===== MATERIAL PROVIDED =====

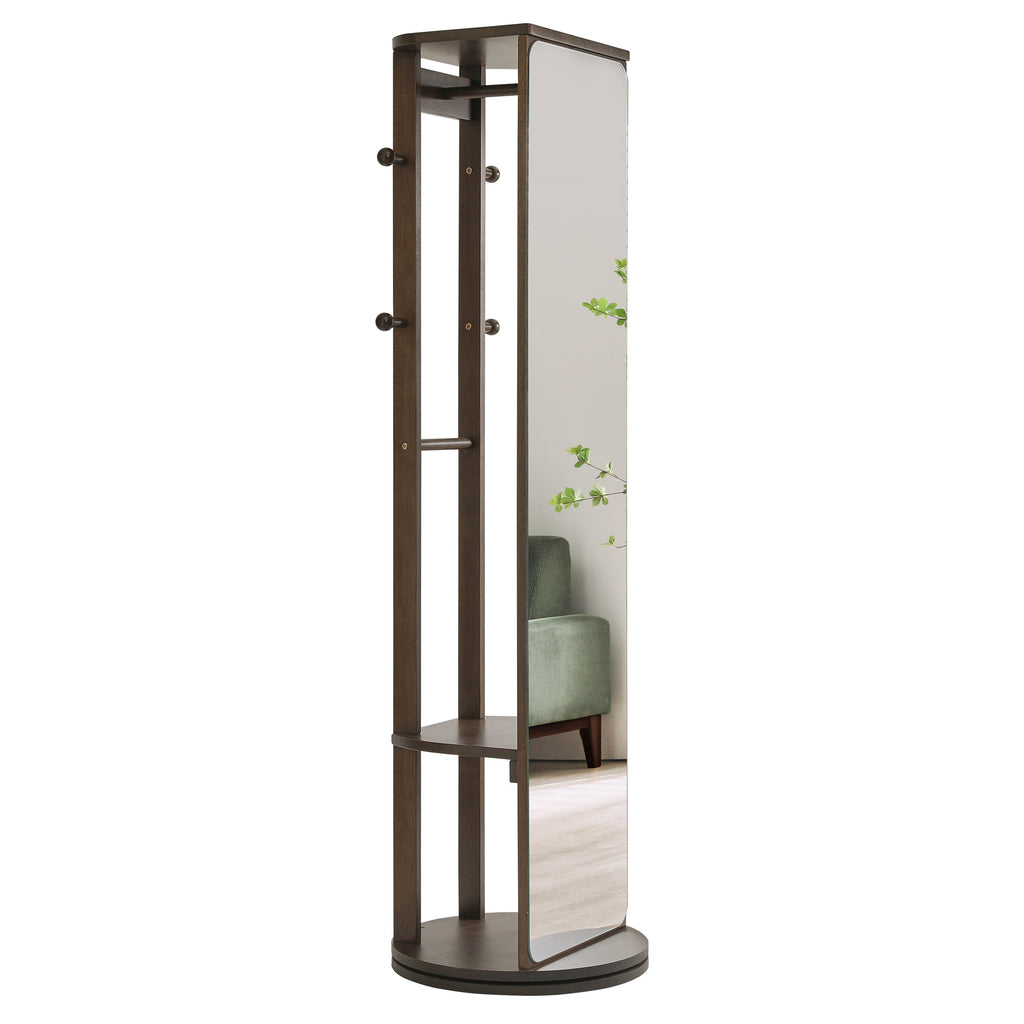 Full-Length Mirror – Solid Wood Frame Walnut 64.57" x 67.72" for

=====
===== MATERIAL PROVIDED =====

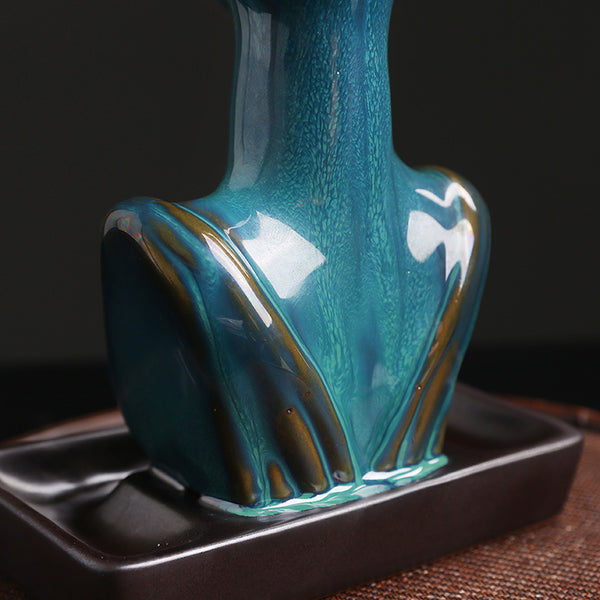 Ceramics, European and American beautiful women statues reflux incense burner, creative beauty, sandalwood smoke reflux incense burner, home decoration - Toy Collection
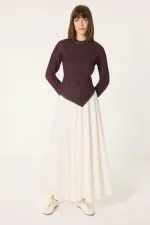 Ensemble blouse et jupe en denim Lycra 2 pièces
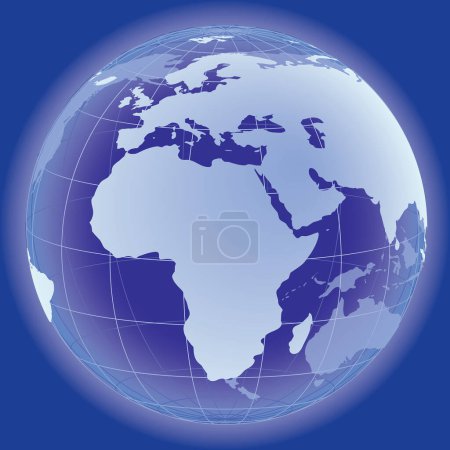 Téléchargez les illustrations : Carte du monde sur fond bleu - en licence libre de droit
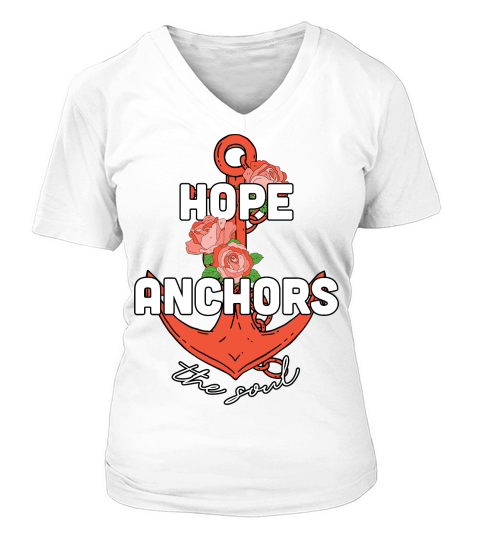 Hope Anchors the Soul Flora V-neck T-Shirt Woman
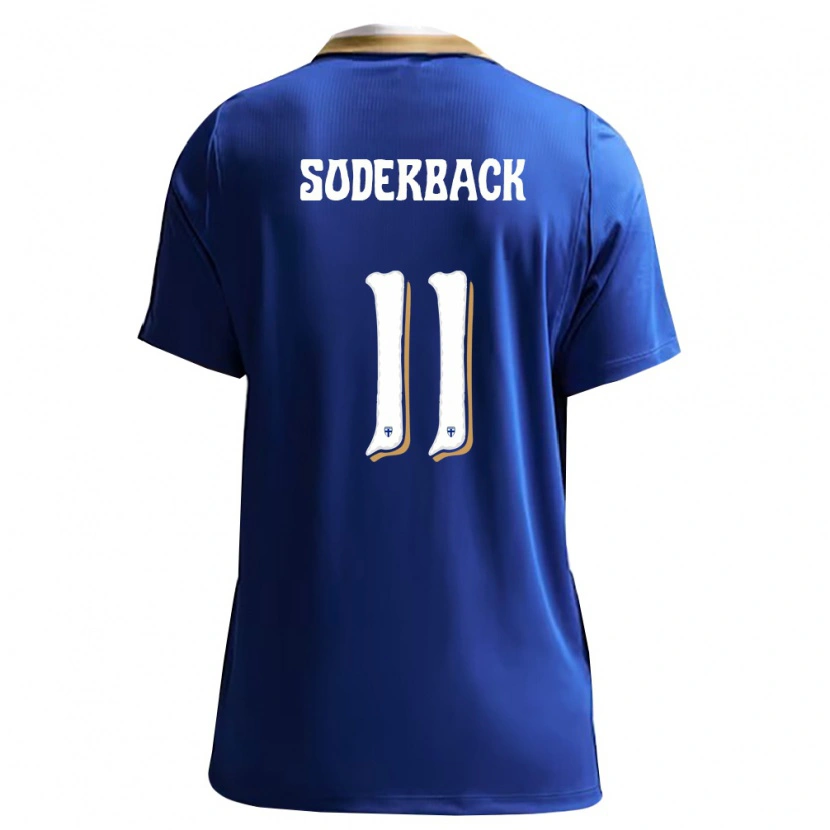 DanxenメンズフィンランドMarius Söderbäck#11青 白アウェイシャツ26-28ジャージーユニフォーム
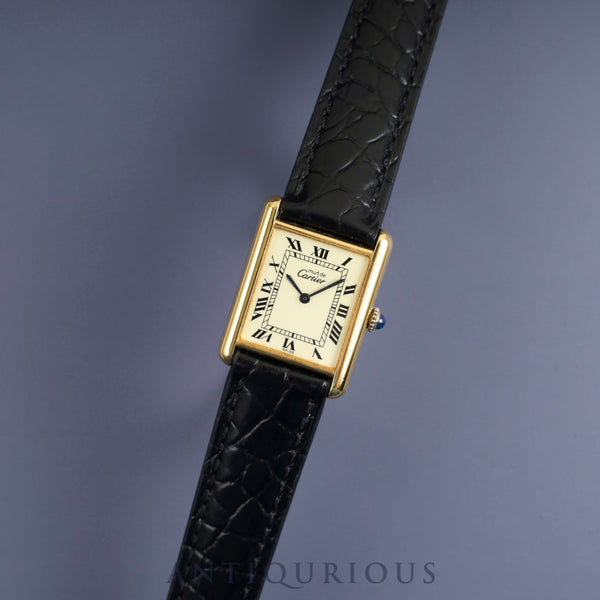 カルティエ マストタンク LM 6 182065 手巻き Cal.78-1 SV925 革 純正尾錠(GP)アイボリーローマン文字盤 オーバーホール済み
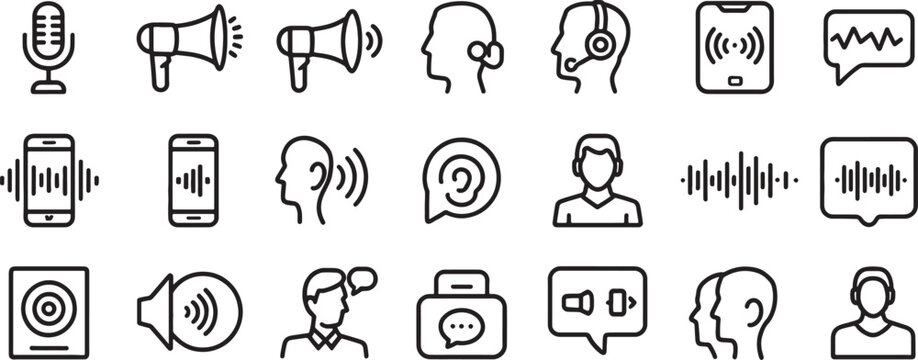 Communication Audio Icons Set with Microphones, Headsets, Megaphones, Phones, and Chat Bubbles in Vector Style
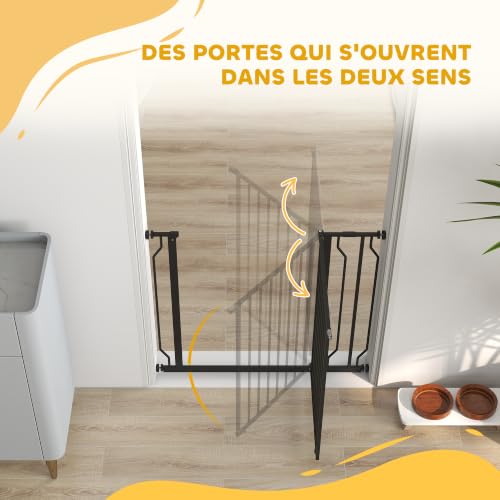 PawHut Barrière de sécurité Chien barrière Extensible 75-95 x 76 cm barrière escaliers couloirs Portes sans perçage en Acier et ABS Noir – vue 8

=====
===== MATERIAL PROVIDED =====

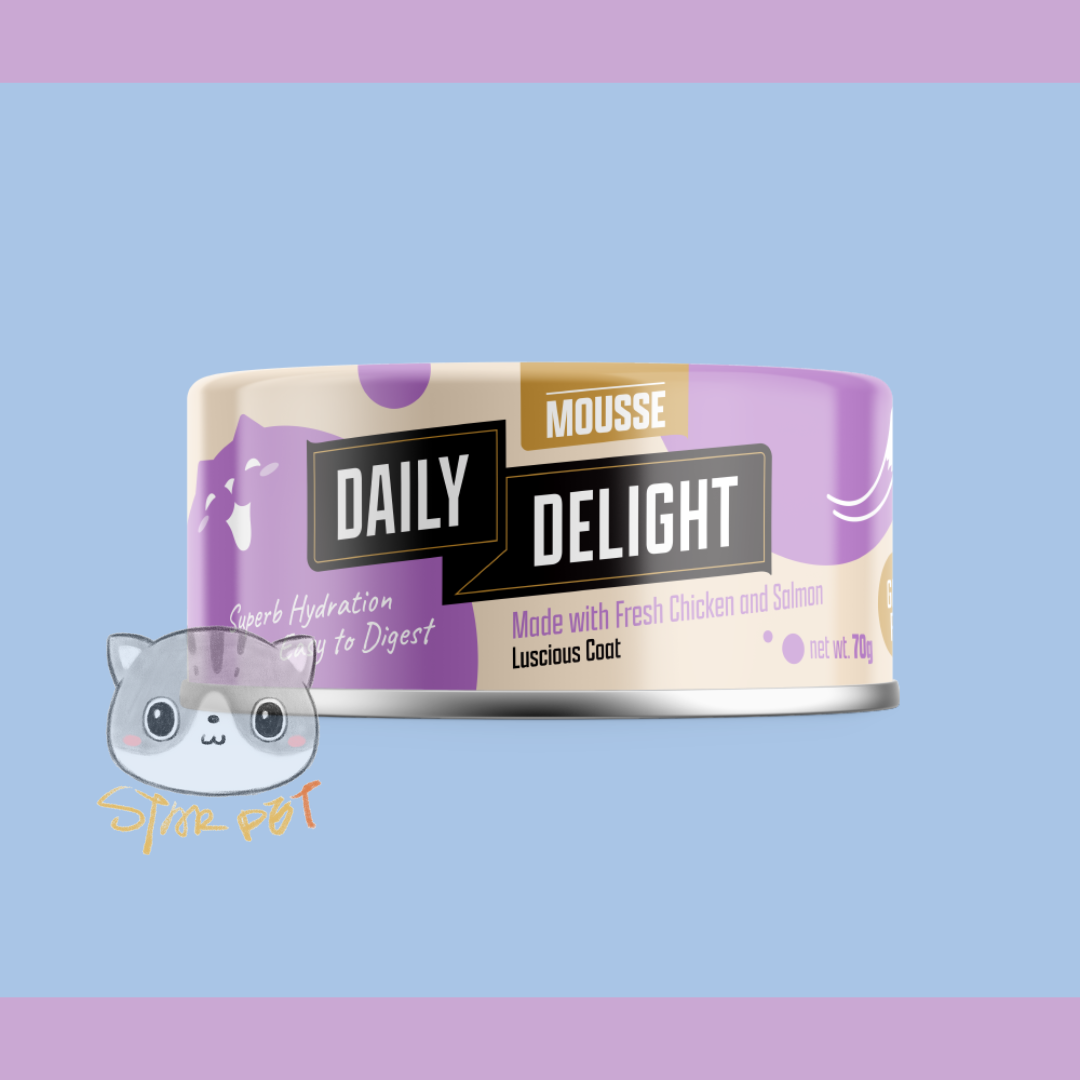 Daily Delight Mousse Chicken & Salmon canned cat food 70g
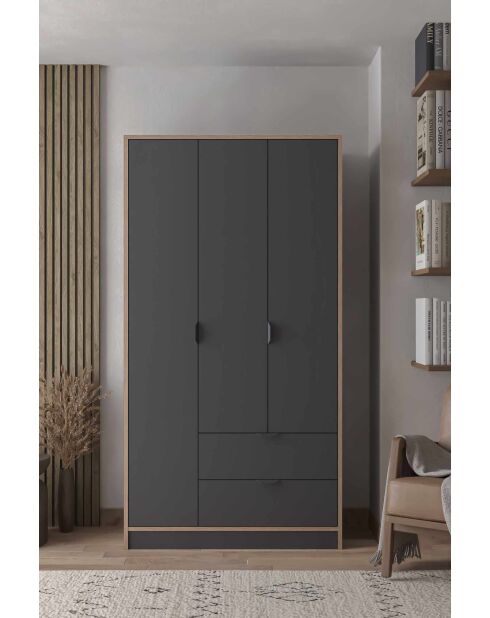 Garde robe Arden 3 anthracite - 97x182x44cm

=====

WHAT TO WORK ON » What's needed is an exact copy of the records above from the line containing "Communication Audio Icons" down to the line containing "PawHut Barrière de", both included, without any pictures.

RESPONSE TO THIS EXERCISE »
 Communication Audio Icons Set with Microphones, Headsets, Megaphones, Phones, and Chat Bubbles in Vector Style
 PawHut Barrière de sécurité Chien barrière Extensible 75-95 x 76 cm barrière escaliers couloirs Portes sans perçage en Acier et ABS Noir – vue 8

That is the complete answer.